With refugee crises abroad and turmoil surrounding immigration policy in the U.S., local ensembles have been exploring the experiences of those displaced by political upheaval—from refugees seeking shelter to artists seeking freedom. The latest of these took place at the Museum of Modern Renaissance in Somerville on Saturday, where the Ballet Russes Arts Initiative booked the St. Petersburg-based Rimsky Korsakov String Quartet for works by three Russian/Soviet composers displaced by revolution and war in the early 20th Century—Sergei Rachmaninoff, Alexander Gretchaninov, and Mieczysław Weinberg. Most concert-goers know something of Rachmaninov, who came of age at the turn of the century and resettled in America in 1918, but the others are more obscure, and while Alexander Gretchaninov is still largely unknown to American audiences (I’ve never seen his name on a concert program before), the Shostakovich protege Mieczysław Weinberg is enjoying a Renaissance after years of neglect. For Weinberg fans like myself, Saturday was an embarrassment of riches. I sped all the way to Somerville from JP to catch the Rimskys after hearing A Far Cry do Weinberg’s Tenth Symphony at St. John’s Episcopal Church at a concert entitled, you guessed it, “Music in Migration.”
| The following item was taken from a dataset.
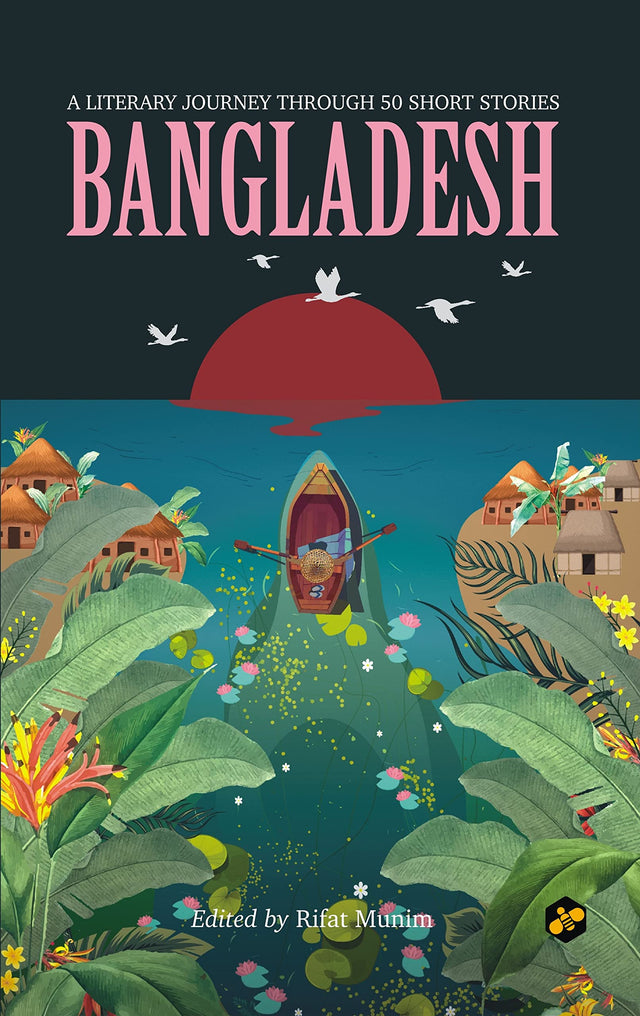 Bangladesh: A Literary journey through 50 short stories - Retail Maharaj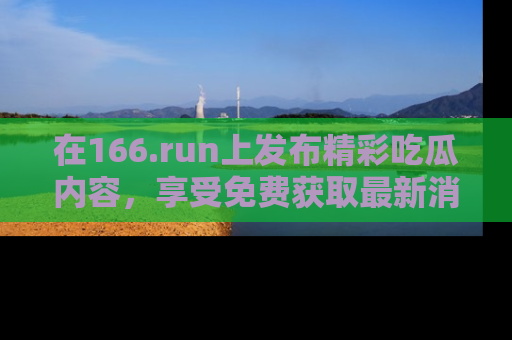 在166.run上发布精彩吃瓜内容,享受免费获取最新消息的乐趣!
Rachmaninov composed the two extant movements of a string quartet, dedicated to his piano teacher Aleksandr Ziloti in 1889 while still enrolled at the Moscow Conservatory. Not yet having developed the velvet-toned nostalgic style that made his later works so magnetic, his early fragment projected a kind of ersatz Tchaikovsky sans harmonic twists. Nevertheless, the quartet’s opaque sound and wire-tight vibrato, seated in the rich low tones of the strongest members of the quartet Alexei Popov (viola) and Anton Andreev (cello), lent this relatively pedestrian early work a gentle glow. The foursome had open ears for one another. They executed with easy tightness, balanced sound, and accurate intonation when all four members were engaged. But when the music demanded strength, power and intension, first violinist Mikhail Bondarev’s sounded timid, bereft of vibrato. In Romantic repertoire, this tone echoes late-period Isaac Stern; you can hear the crackle of old LPs when it’s nestled in warm bass. But Weinberg’s quartets demand the most self-possessed and stridently virtuosity that a string player can muster, and they suffer tenfold without it.
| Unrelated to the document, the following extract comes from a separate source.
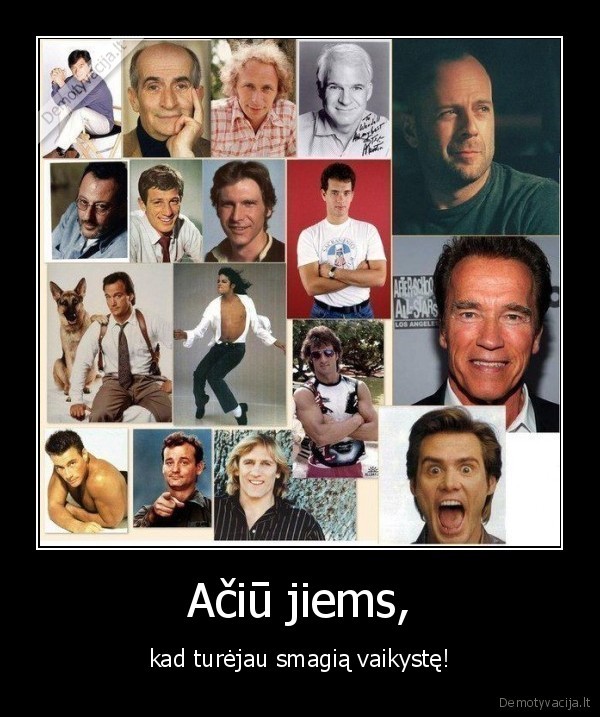 Ačiū jiems, - kad turėjau smagią vaikystę!.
By far the most interesting piece we heard was String Quartet No. 13 by Weinberg, the lone member of the three featured composers to flee east instead of west—from his native Poland to Minsk in 1939 when the Nazis invaded then to Tashkent when they entered the Soviet Union. In Tashkent word of his music reached Shostakovich and they met in Moscow in 1943 after which the elder composer arranged for Weinberg to join him in the Soviet capital. With all of this hardship, and much more (including his humiliation during the 1948 Zhdanovshchina and his arrest, imprisonment, and lucky release in Stalin’s trumped up “Doctor’s Plot”) behind him, in 1977 he wrote the Quartet no. 13, Op. 118, a meditation in one movement on Shostakovich’s late quartet style dedicated to the Borodin String Quartet. Following Shostakovich, Weinberg dusts his quartets with virtuosic soliloquies for individual instruments, filled with expressive and aggressive writing: wrenching dissonances, awkward double-stops, and brilliant leaps. These mercurial passages shift temperament drastically and quickly, from anguish to ecstasy to terror, and both Popov and Andreev blazed through them with massive sound and intense expression, carefully following their twists and turns.
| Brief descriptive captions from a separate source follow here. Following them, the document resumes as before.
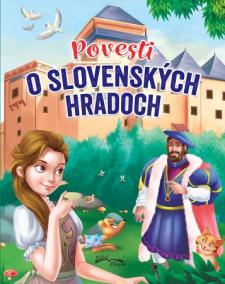 Povesti o slovenských hradoch (2.vydanie)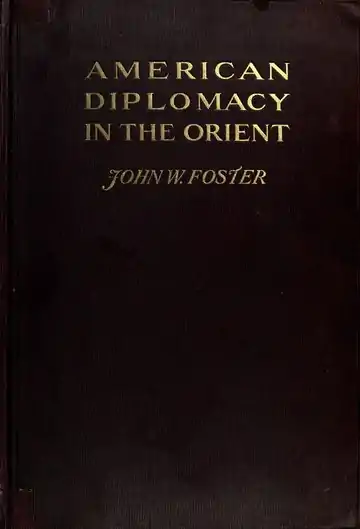 American Diplomacy in the Orient - Foster (1903).djvu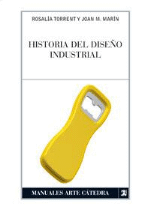 Historia Del Diseño industrial manuales arte tapa blanda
The evening closed with the mystery man, Alexander Gretchaninov (1864-1956), whose life followed Rachmaninoff’s trajectory. He was the quintessential late 19th– Century Russian academic composer, with the requisite stellar credentials and conservative taste; when the Revolution eliminated his pension, he left Russia settling first in Paris in 1925 and finally to New York in 1939 where he stayed. “This is your composer!” declared Popov after recounting how Gretchaninov received U.S. citizenship in 1946. The ensemble was eager to share his big-boned, romantic String Quartet No. 4 in F Major, Op. 124 of 1929, and their performance featured some of the tightest ensemble of the evening. They encored with a three-voice canon by Nikolai Sokolov.
Matthew Heck is a musicology doctoral student at Brandeis.